Canola can be grown on most types of soil, but it is best suited to clay loam soils that do not readily form a crust to interfere with seedling emergence. The crop is tolerant of soil pH in the 5.5 to 8.3 range, and it responds well in saline conditions. Canola requires good seedbed preparation similar to that for small grains.
Stages of growth
The growth and development of canola plants can be divided into five recognizable stages: seeding, rosette, budding, flowering and ripening. The total water required by a canola crop varies from spring to fall, year to year and location to location depending on humidity, temperature, wind and light.

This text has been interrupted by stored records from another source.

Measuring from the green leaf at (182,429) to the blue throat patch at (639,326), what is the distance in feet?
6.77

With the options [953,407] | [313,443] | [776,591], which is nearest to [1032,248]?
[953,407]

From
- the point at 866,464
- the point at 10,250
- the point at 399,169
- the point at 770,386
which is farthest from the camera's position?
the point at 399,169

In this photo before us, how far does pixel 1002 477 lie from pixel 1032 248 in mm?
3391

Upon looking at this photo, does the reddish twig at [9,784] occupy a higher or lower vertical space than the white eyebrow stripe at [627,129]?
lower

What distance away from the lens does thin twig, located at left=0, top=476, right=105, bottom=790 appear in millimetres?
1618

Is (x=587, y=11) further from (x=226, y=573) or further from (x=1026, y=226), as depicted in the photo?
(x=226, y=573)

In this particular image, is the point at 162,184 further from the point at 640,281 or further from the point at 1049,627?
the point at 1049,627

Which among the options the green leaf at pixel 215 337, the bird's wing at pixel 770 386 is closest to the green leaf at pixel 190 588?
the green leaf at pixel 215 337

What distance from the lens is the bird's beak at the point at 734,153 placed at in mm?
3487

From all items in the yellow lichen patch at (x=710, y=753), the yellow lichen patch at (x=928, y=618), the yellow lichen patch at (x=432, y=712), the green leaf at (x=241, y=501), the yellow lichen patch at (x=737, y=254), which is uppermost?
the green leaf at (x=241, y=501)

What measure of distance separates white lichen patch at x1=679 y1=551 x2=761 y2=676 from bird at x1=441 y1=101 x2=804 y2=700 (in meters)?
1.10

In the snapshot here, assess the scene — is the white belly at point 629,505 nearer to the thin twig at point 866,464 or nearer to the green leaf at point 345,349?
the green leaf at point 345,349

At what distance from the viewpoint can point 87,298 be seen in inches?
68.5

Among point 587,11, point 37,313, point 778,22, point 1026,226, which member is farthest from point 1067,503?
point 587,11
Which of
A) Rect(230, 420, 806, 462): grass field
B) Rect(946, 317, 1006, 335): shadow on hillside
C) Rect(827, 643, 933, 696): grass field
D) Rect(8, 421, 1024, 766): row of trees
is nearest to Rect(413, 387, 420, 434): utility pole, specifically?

Canola is considered a cool-weather crop and requires more water than either wheat or barley. The canola plant needs about 0.08″/day of water starting at early seeding stage. Water use increases to a high of 0.32″/day during flowering, then drops to 0.16″/day through ripening. Although canola responds to irrigation, the plants cannot tolerate standing water or a waterlogged soil. Thus, good drainage and irrigation management are important factors in achieving higher yields.
Future of canola production
Canola’s future as a major crop option for growers will be determined by several factors, including government programs, canola processing and the continuing demand for canola products. Center Pivot irrigators already have one important management tool to maximize profits from canola.